Task directions —
Output every entry exactly as written, skipping any pictures.

____________

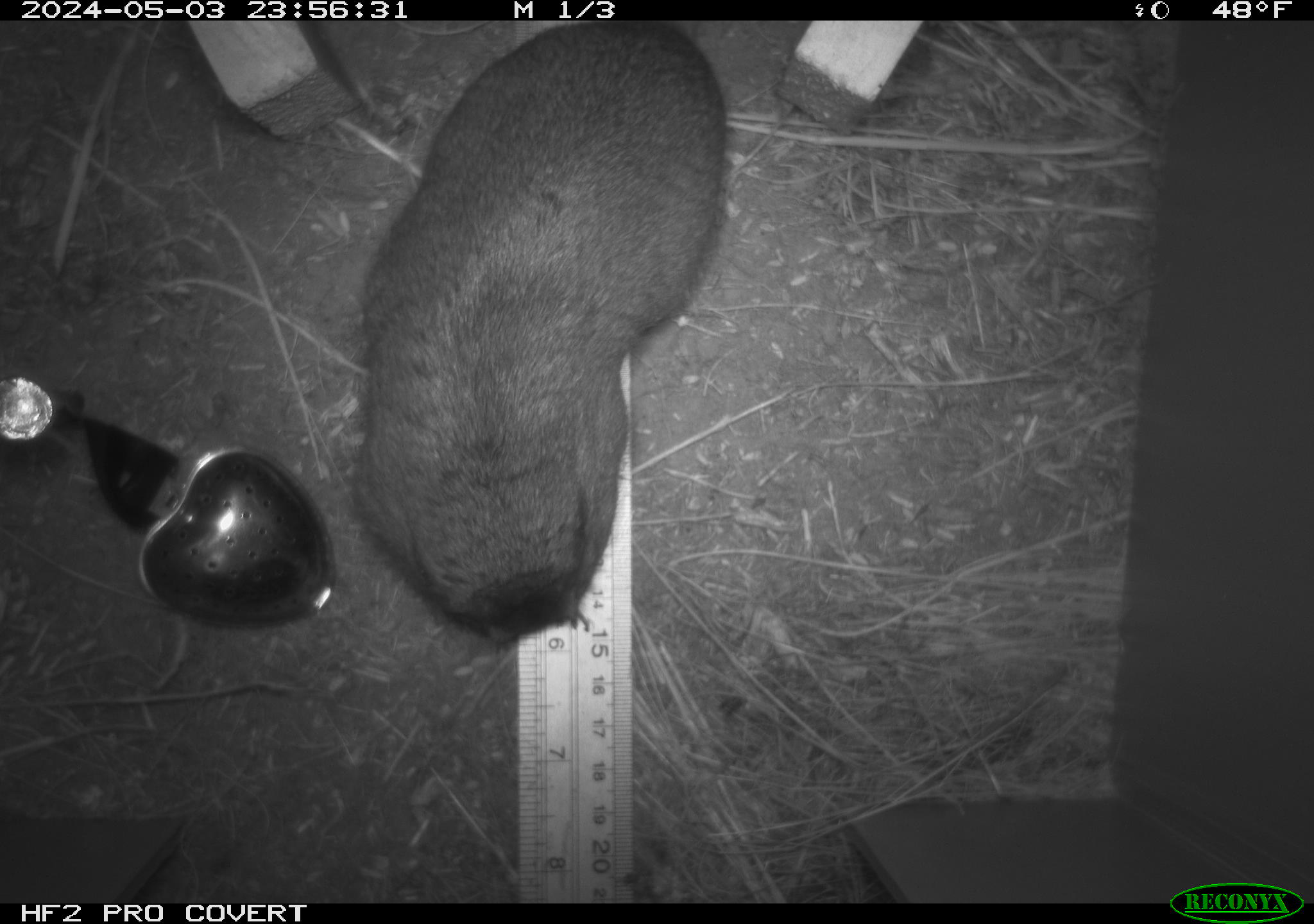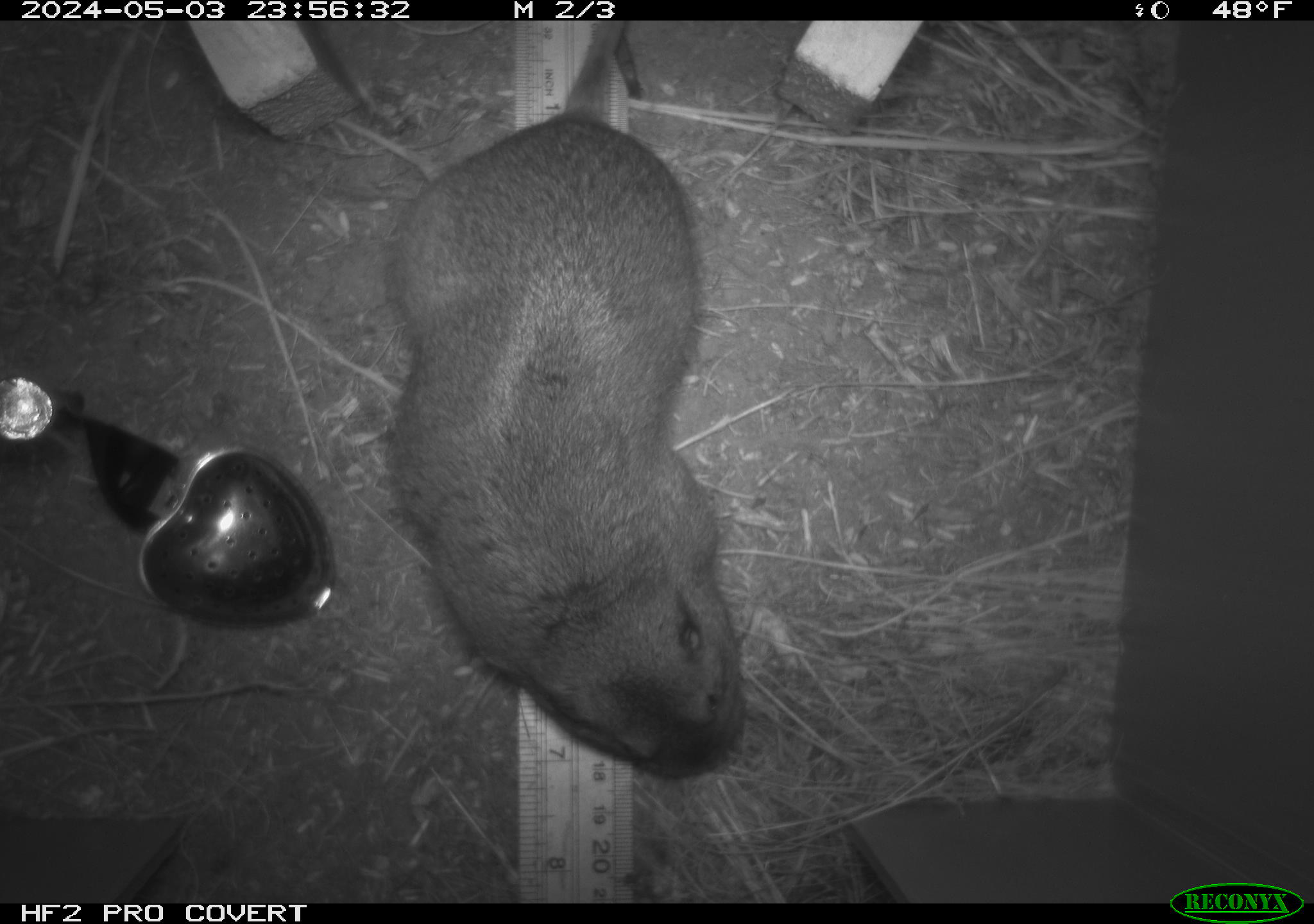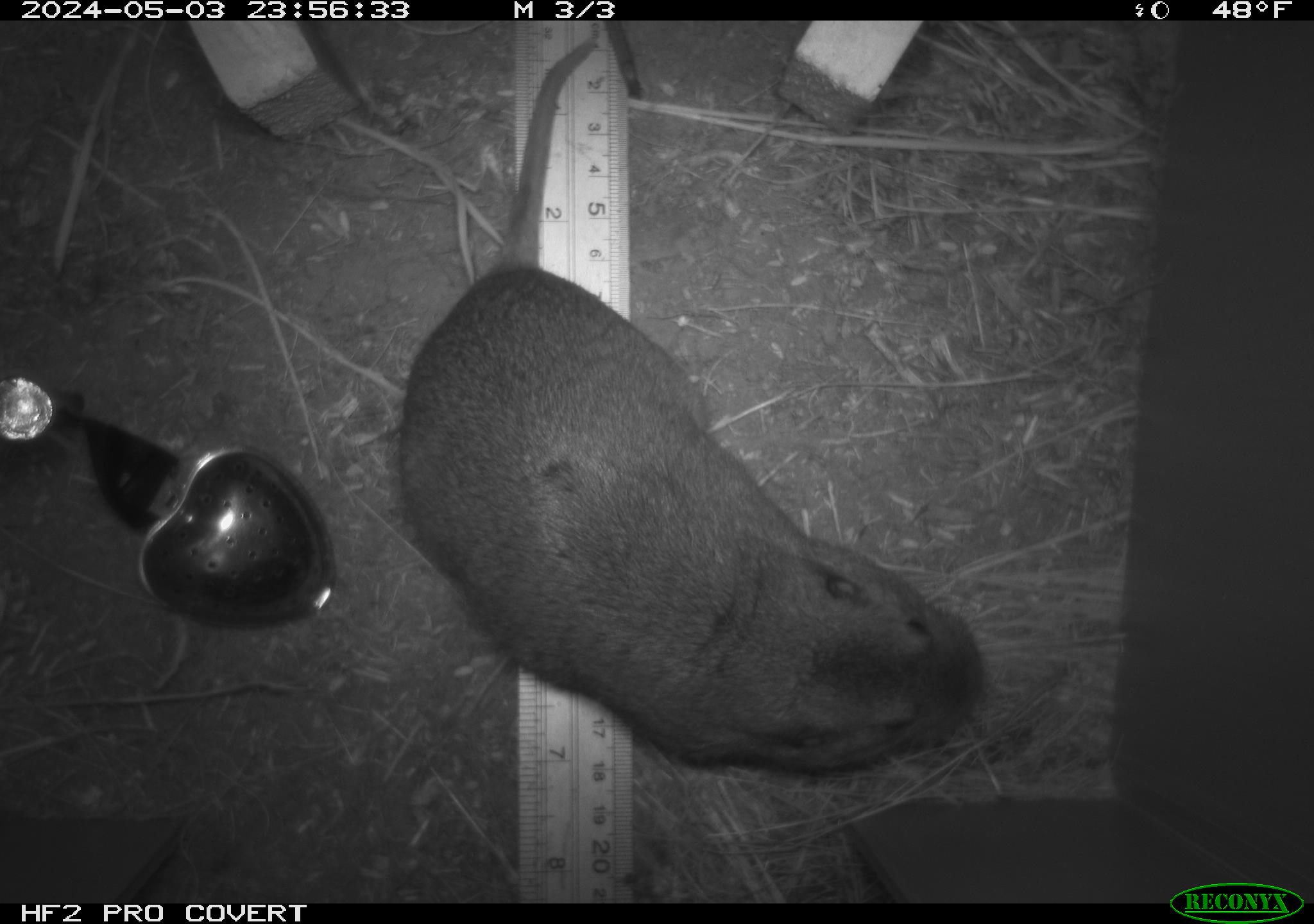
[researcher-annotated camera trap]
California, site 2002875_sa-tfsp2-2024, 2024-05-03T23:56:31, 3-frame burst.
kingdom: Animalia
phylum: Chordata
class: Mammalia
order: Rodentia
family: Geomyidae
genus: Thomomys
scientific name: Thomomys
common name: smooth-toothed pocket gophers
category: thomomys species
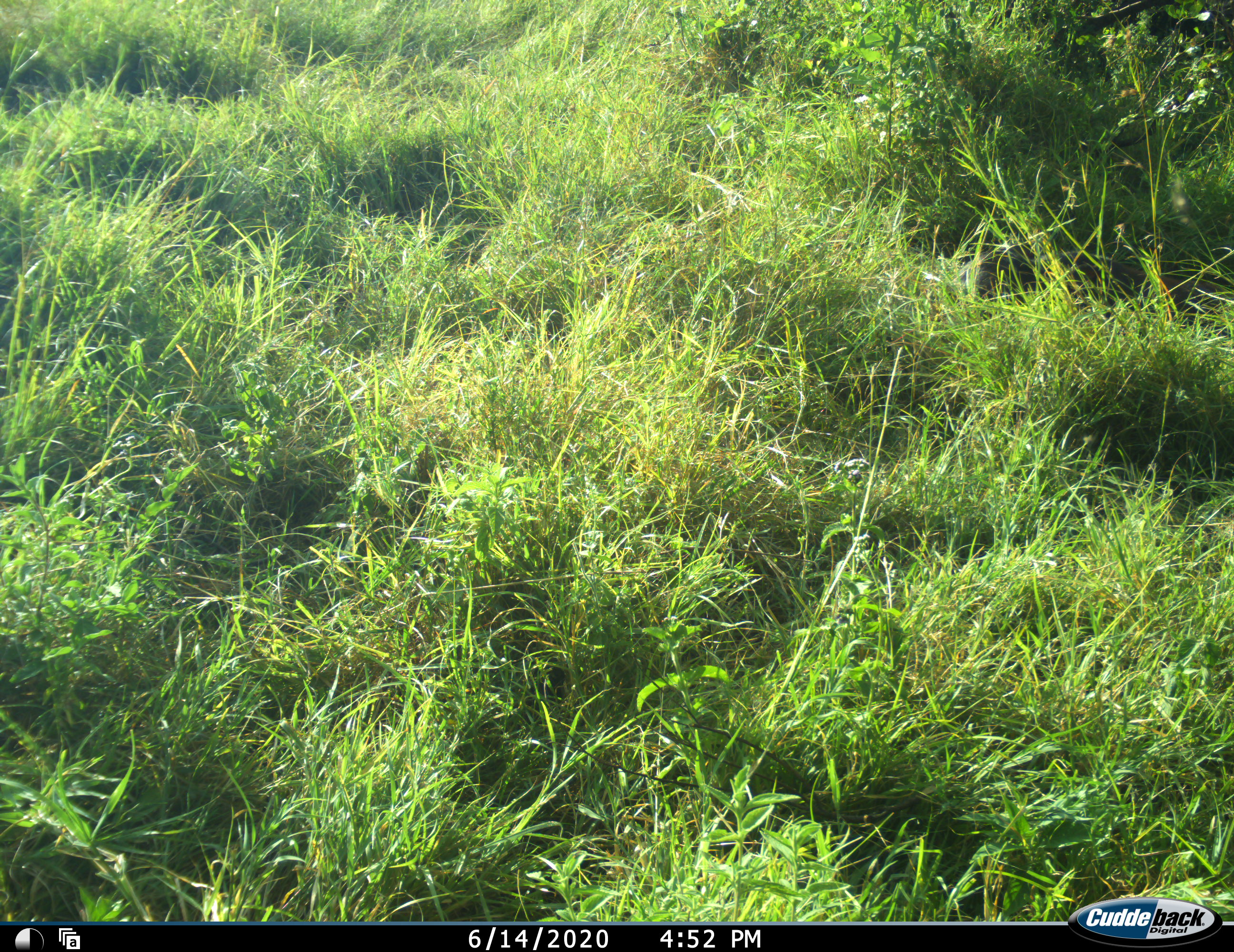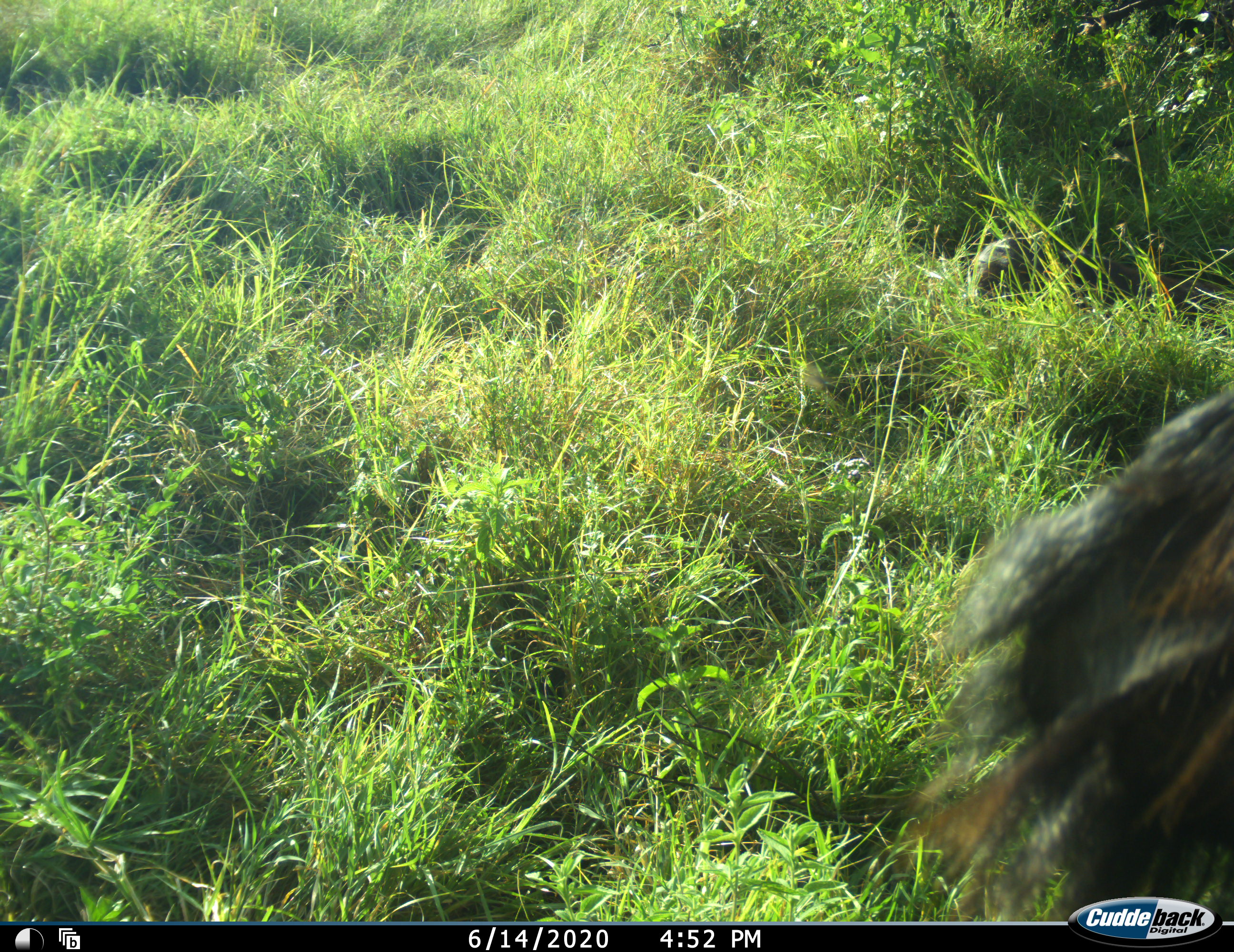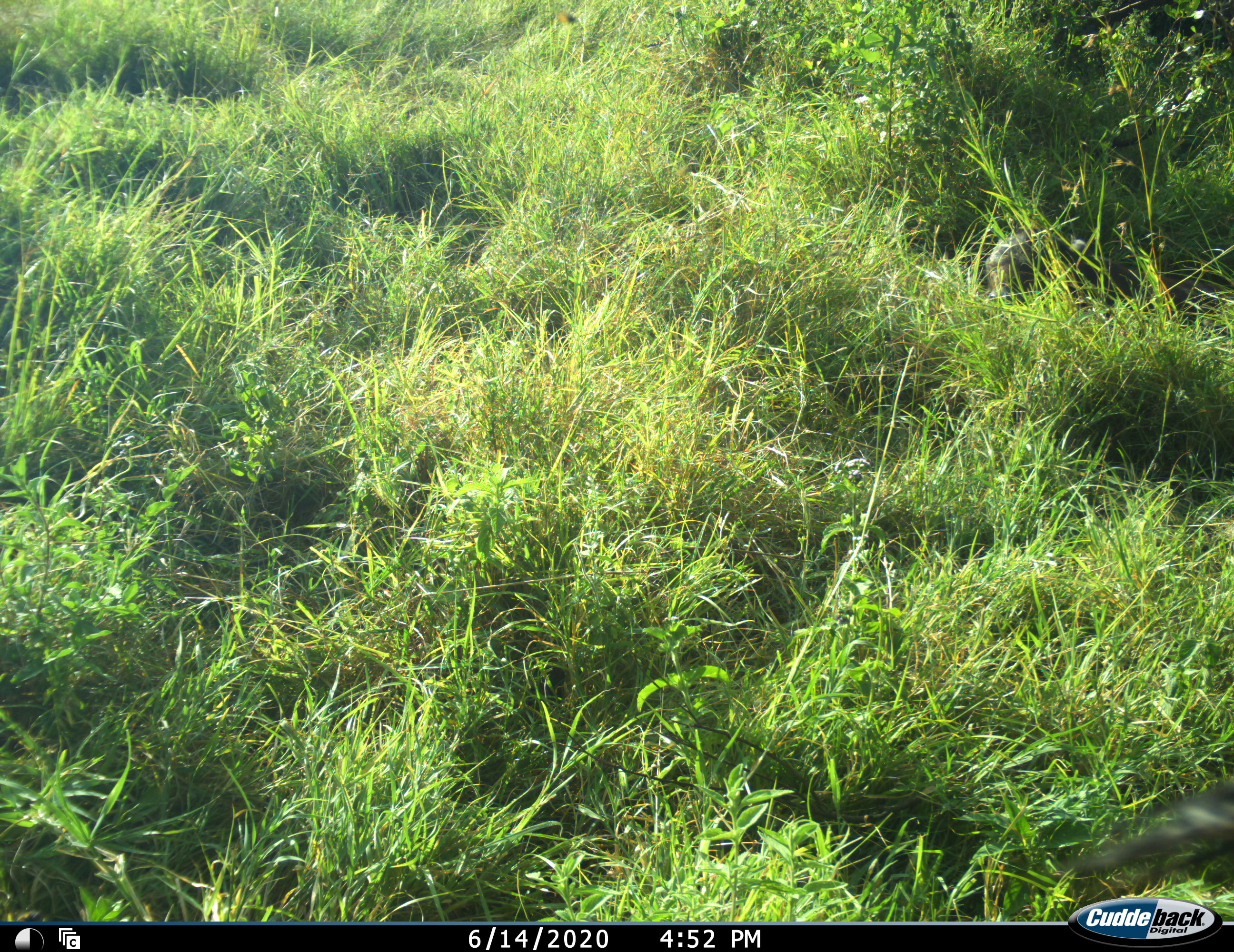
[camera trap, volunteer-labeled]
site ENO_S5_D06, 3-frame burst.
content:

____________

Result for this task —
[researcher-annotated camera trap]
California, site 2002875_sa-tfsp2-2024, 2024-05-03T23:56:31, 3-frame burst.
kingdom: Animalia
phylum: Chordata
class: Mammalia
order: Rodentia
family: Geomyidae
genus: Thomomys
scientific name: Thomomys
common name: smooth-toothed pocket gophers
category: thomomys species
[camera trap, volunteer-labeled]
site ENO_S5_D06, 3-frame burst.
content:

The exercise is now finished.